東京都のAMサーベイランス情報によると,都内におけるAM流行は7月まで遷延しており,そのほとんどがこの大田区内の事例より遅れて発生した。AM患者の年齢分布は,0〜3歳(7.9%),4〜6歳(38.1%),7〜9歳(33.3%),10〜15歳(11.1%),24〜50歳(9.5%)であった。なお,24〜50歳の成人患者は,8月上旬に集中していた。
AMの主症状である発熱,頭痛,嘔吐のいずれかが出現した日を第一病日とし,検査材料別にE30の検出状況を表に示した。
髄液は,発生後最長6日まで分離されたが,1〜2病日の検出率が最も高く53.8%であり,病日の経過とともにウイルス分離率は低下していた。このことから,ウイルス分離を目的とした髄液は急性期に採取を行なうことの重要性が改めて確認された。咽頭拭い液と糞便からの分離状況をみると,咽頭拭い液からの最長検出病日は9病日であったのに対し,糞便からのそれは12病日であった。咽頭拭い液からのウイルス分離率は,髄液と同様1〜2病日において最大となり,以後の分離率は低かった。

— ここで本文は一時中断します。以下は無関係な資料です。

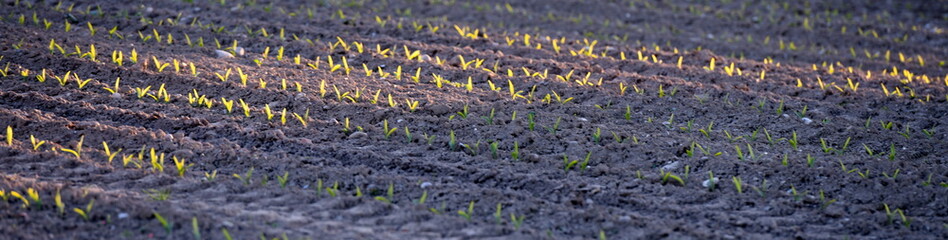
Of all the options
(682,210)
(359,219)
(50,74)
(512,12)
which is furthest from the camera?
(512,12)

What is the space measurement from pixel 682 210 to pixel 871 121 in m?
1.91

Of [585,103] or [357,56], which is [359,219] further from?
[357,56]

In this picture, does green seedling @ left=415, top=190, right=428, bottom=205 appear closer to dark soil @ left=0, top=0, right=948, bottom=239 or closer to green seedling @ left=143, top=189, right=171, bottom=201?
dark soil @ left=0, top=0, right=948, bottom=239

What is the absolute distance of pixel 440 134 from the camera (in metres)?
3.89

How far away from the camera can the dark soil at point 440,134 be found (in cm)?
303

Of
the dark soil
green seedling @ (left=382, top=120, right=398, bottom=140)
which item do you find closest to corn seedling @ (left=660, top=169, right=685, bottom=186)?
the dark soil

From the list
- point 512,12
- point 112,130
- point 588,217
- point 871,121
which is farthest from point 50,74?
point 871,121

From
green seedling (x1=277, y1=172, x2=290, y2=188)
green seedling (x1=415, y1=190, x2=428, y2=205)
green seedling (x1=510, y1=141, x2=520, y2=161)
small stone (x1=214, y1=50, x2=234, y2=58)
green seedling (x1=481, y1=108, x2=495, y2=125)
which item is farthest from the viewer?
small stone (x1=214, y1=50, x2=234, y2=58)

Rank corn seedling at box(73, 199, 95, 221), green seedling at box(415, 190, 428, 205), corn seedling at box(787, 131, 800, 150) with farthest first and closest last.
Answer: corn seedling at box(787, 131, 800, 150) → green seedling at box(415, 190, 428, 205) → corn seedling at box(73, 199, 95, 221)

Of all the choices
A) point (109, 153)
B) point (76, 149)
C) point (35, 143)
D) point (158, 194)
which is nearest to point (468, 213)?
point (158, 194)

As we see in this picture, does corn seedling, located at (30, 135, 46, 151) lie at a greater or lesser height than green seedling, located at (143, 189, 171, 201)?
greater

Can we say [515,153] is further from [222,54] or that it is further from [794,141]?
[222,54]

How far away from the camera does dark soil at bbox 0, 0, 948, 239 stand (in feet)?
9.93

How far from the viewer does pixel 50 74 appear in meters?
4.31
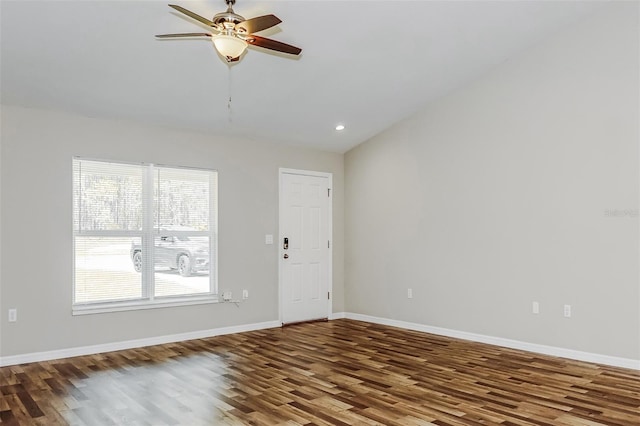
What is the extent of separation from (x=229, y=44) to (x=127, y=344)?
11.8 feet

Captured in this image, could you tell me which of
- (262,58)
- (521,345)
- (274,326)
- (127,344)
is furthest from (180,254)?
(521,345)

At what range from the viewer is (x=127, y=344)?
5332 millimetres

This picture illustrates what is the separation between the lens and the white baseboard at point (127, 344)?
15.5ft

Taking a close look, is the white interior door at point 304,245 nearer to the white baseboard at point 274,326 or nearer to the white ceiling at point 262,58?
the white baseboard at point 274,326

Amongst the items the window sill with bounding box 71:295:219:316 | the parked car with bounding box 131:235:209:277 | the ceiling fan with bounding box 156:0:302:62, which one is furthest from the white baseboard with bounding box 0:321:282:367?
the ceiling fan with bounding box 156:0:302:62

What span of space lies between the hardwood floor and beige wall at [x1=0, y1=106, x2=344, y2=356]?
361 millimetres

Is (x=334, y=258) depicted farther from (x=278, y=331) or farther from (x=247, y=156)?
(x=247, y=156)

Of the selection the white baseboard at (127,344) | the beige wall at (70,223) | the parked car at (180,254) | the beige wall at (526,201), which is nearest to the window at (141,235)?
the parked car at (180,254)

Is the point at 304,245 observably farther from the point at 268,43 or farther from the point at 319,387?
the point at 268,43

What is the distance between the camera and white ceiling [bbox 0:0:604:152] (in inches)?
151

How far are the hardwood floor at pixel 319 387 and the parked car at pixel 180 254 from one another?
93 cm

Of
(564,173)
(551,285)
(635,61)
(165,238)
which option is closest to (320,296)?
(165,238)

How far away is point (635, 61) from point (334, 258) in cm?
448

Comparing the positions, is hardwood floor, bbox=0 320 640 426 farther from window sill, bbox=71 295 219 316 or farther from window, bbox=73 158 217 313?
window, bbox=73 158 217 313
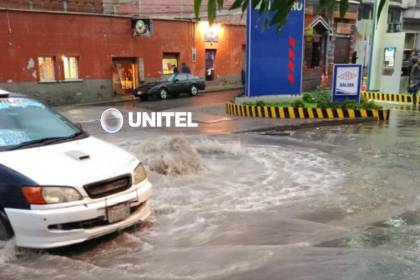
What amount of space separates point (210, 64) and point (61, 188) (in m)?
26.7

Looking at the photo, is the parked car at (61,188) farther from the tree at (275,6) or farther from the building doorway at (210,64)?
the building doorway at (210,64)

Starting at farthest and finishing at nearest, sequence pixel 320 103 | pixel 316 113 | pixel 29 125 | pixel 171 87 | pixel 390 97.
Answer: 1. pixel 171 87
2. pixel 390 97
3. pixel 320 103
4. pixel 316 113
5. pixel 29 125

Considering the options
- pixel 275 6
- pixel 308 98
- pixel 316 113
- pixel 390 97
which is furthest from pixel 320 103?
pixel 275 6

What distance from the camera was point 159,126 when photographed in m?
14.5

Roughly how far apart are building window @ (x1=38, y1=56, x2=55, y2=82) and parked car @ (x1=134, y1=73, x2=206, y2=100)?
420cm

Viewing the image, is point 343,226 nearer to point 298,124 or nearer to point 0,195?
point 0,195

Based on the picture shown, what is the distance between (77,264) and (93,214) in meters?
0.50

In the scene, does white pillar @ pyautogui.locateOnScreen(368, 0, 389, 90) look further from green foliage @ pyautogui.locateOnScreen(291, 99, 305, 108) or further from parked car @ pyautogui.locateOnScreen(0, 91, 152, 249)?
parked car @ pyautogui.locateOnScreen(0, 91, 152, 249)

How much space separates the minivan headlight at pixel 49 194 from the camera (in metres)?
4.25

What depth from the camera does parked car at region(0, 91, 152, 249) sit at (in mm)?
4277

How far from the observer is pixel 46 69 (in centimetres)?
2203

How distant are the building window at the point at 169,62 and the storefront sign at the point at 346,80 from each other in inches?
535

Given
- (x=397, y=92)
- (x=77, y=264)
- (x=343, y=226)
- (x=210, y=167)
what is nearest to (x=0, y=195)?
(x=77, y=264)

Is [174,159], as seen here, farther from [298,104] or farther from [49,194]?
[298,104]
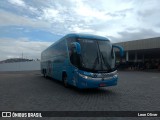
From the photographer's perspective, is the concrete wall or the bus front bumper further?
the concrete wall

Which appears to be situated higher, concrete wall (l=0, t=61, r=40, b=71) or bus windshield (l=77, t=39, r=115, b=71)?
bus windshield (l=77, t=39, r=115, b=71)

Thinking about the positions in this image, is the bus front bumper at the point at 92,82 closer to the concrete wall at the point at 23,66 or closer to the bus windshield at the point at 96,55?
the bus windshield at the point at 96,55

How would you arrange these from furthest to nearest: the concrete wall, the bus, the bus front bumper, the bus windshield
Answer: the concrete wall
the bus windshield
the bus
the bus front bumper

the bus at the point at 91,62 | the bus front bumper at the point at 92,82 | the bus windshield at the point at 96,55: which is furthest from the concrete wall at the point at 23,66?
the bus front bumper at the point at 92,82

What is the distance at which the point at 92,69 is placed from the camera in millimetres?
11898

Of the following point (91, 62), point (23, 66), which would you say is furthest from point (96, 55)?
point (23, 66)

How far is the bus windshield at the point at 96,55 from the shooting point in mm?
12047

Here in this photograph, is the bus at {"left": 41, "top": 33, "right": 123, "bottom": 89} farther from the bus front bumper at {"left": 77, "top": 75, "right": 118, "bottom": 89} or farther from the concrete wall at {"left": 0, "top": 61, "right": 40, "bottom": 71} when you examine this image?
the concrete wall at {"left": 0, "top": 61, "right": 40, "bottom": 71}

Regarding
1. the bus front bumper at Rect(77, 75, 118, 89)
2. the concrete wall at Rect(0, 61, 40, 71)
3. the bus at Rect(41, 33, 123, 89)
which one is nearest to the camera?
the bus front bumper at Rect(77, 75, 118, 89)

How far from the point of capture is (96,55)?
12.3 m

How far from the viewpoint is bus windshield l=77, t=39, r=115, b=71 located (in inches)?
474

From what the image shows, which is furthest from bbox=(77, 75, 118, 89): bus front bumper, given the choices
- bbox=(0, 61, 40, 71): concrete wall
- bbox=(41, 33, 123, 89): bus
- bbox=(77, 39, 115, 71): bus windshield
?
bbox=(0, 61, 40, 71): concrete wall

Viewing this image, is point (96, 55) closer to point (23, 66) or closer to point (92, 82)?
point (92, 82)

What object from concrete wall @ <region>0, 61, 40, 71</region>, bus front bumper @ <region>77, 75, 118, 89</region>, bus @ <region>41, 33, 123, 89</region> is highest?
bus @ <region>41, 33, 123, 89</region>
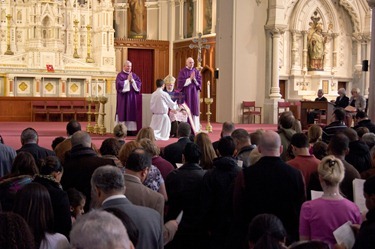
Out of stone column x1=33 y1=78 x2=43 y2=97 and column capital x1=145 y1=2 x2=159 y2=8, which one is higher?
column capital x1=145 y1=2 x2=159 y2=8

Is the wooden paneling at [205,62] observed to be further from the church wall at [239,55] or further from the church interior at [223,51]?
the church wall at [239,55]

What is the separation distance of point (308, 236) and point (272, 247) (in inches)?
54.6

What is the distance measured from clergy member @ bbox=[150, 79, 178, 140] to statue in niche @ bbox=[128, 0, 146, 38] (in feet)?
44.0

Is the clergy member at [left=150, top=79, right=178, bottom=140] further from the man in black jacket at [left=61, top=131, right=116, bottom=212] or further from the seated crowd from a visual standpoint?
the man in black jacket at [left=61, top=131, right=116, bottom=212]

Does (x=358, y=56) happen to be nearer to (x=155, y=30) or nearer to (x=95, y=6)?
(x=155, y=30)

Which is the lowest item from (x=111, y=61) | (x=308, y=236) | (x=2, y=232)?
(x=308, y=236)

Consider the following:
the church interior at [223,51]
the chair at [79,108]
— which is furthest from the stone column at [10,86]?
the chair at [79,108]

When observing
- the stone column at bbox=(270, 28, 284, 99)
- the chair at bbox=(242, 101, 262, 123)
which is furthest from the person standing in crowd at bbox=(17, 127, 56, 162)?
the stone column at bbox=(270, 28, 284, 99)

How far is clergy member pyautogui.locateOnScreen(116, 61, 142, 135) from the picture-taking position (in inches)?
609

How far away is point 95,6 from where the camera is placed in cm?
2519

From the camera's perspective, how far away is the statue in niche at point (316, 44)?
2398 centimetres

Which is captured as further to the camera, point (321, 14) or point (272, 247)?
point (321, 14)

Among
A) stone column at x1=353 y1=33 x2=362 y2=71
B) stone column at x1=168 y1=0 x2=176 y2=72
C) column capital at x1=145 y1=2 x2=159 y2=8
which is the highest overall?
column capital at x1=145 y1=2 x2=159 y2=8

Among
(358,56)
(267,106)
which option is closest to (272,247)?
(267,106)
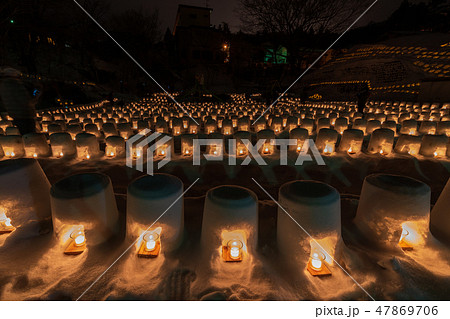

一方,糞便からの分離率は10病日まで高率を示していた。したがって,E30によるAM防疫対策には,飛沫感染も重要であろうが,糞口感染経路に関する対策もさらに重要であることが示唆された。
東京都内で昨年10月以降,急増してきたこのE30によるAMの流行には,二つの特徴がみられる。第一は,集団発生例が多く認められることである。既に病原微生物検出情報12巻2号で報告した1990年10月の清瀬市内の保育園における集団例,本年6月における港区内の乳児院,福生市内および小金井市内におけるそれぞれの地域内での集団発生,また,未確認情報ではあるが新宿区内の病院内における事例,などである。さらに,本報で取り上げた大田区の場合も,患者情報を調べると,ある特定の小学校に集中している集団発生と考えられる事例であった。
第二は,高い年齢層からも患者が認められていることである。AMの好初年齢は,一般的に4〜5歳あるいはそれ以下が中心であるが,本年は年齢の記載があった患者135名のうち17名(12.6%)は中学生以上の年齢層であり,そのうち7名(41.2%)からE30が検出されている。
同一型のウイルスによるAMが年を越えて流行することは稀であるが,E30による本疾患が今後どのように推移するか,流行状況の監視に細心の注意を払う必要がある。